= Work instructions =
Filter the data below, keeping only lines that contain "size".

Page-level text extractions
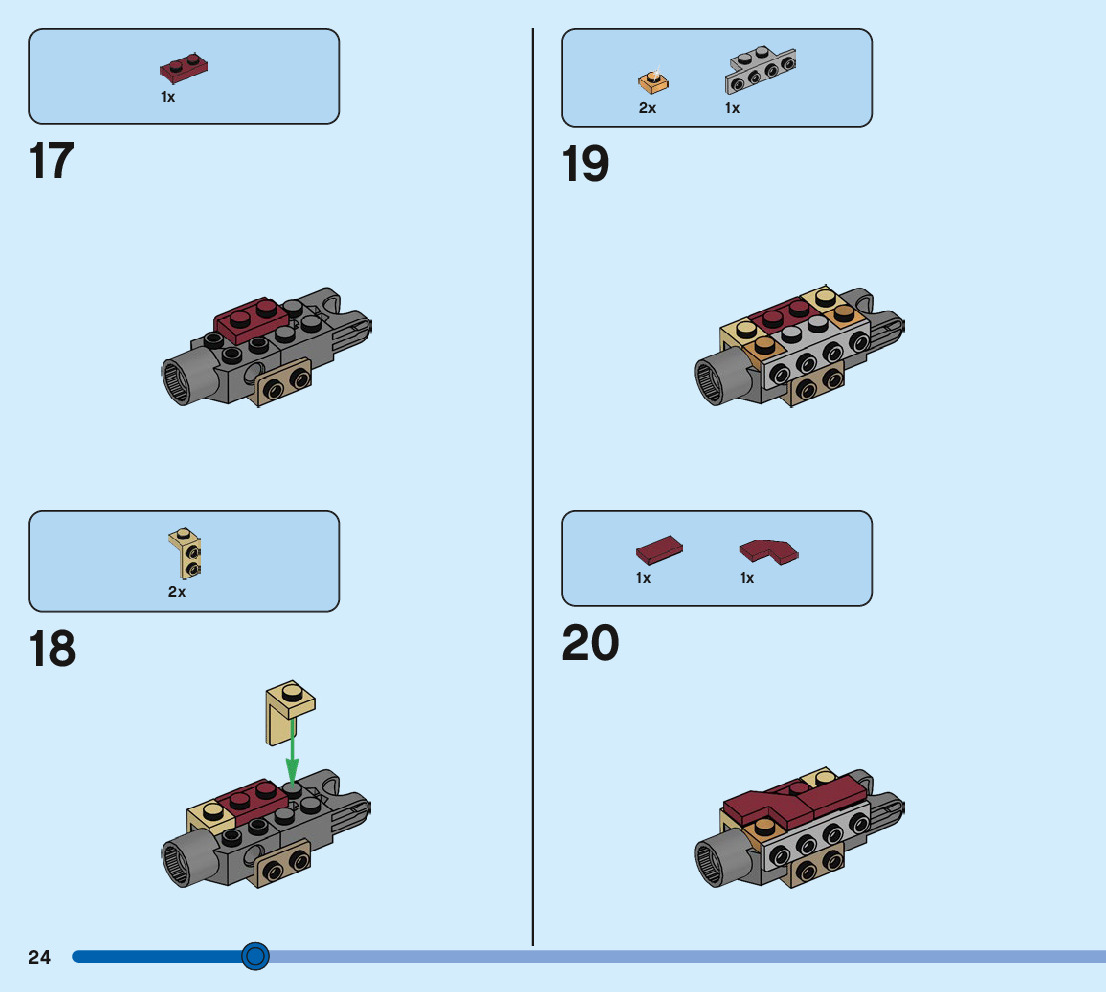 1x

17

2x

18

2x 1x

19

1x 1x

20

24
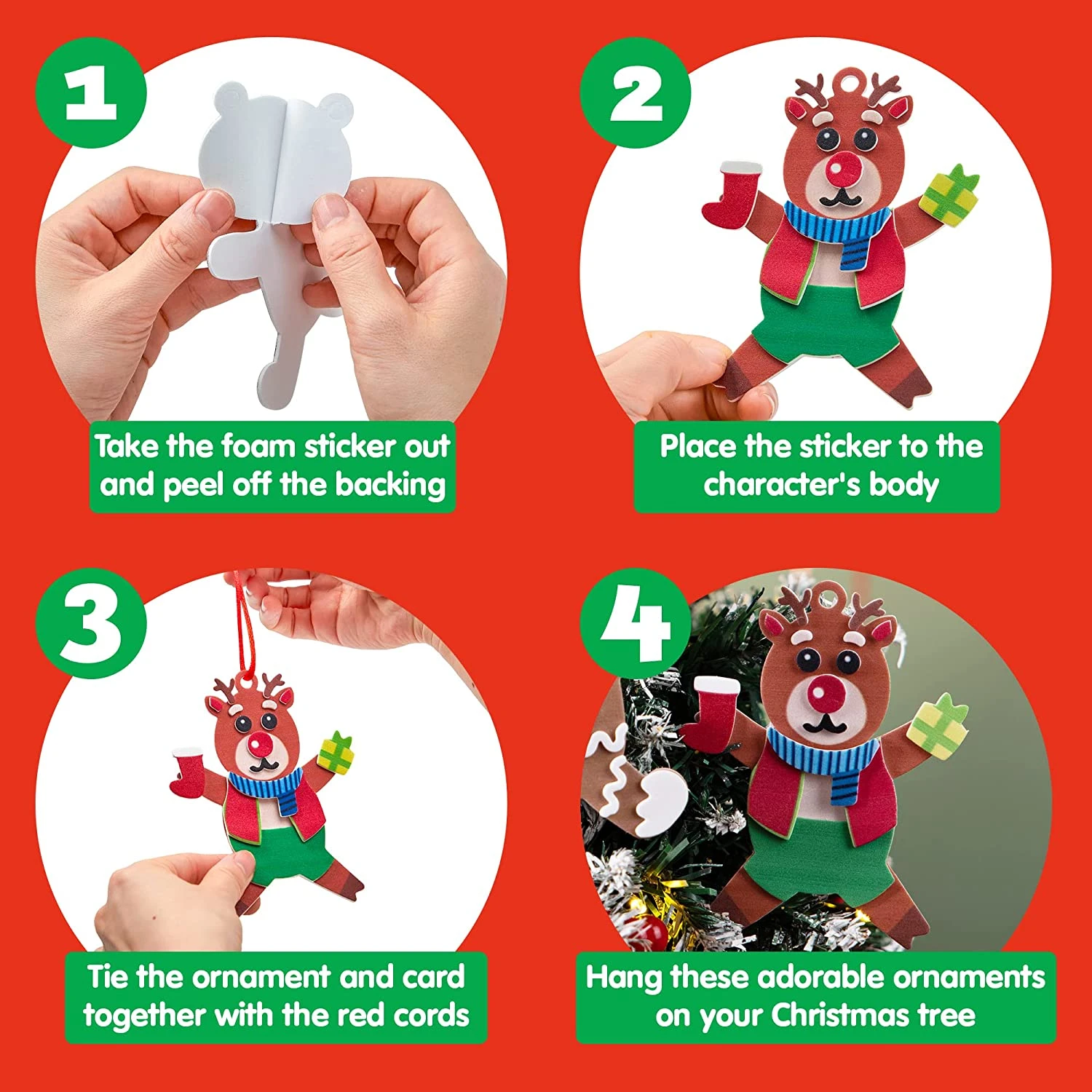 1

Take the foam sticker out and peel off the backing

2

Place the sticker to the character's body

3

Tie the ornament and card together with the red cords

4

Hang these adorable ornaments on your Christmas tree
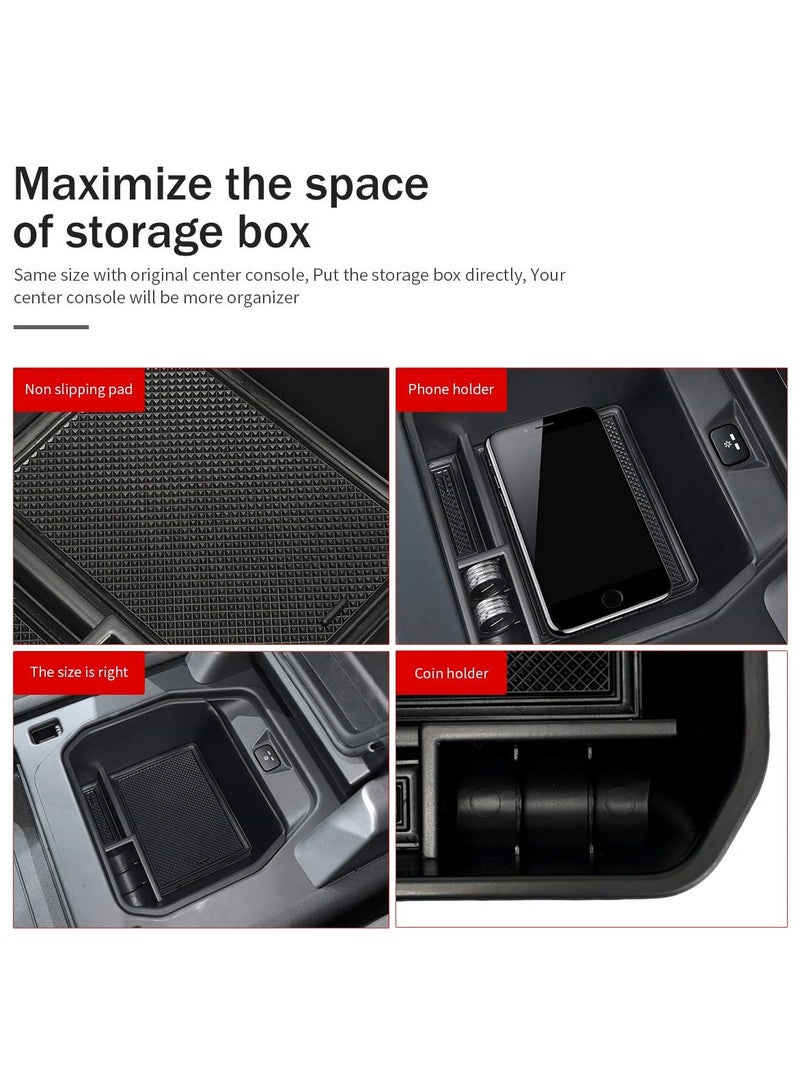 Maximize the space of storage box

Same size with original center console, Put the storage box directly, Your center console will be more organizer

Non slipping pad

Phone holder

The size is right

Coin holder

= Result of the task =
Same size with original center console, Put the storage box directly, Your center console will be more organizer
The size is right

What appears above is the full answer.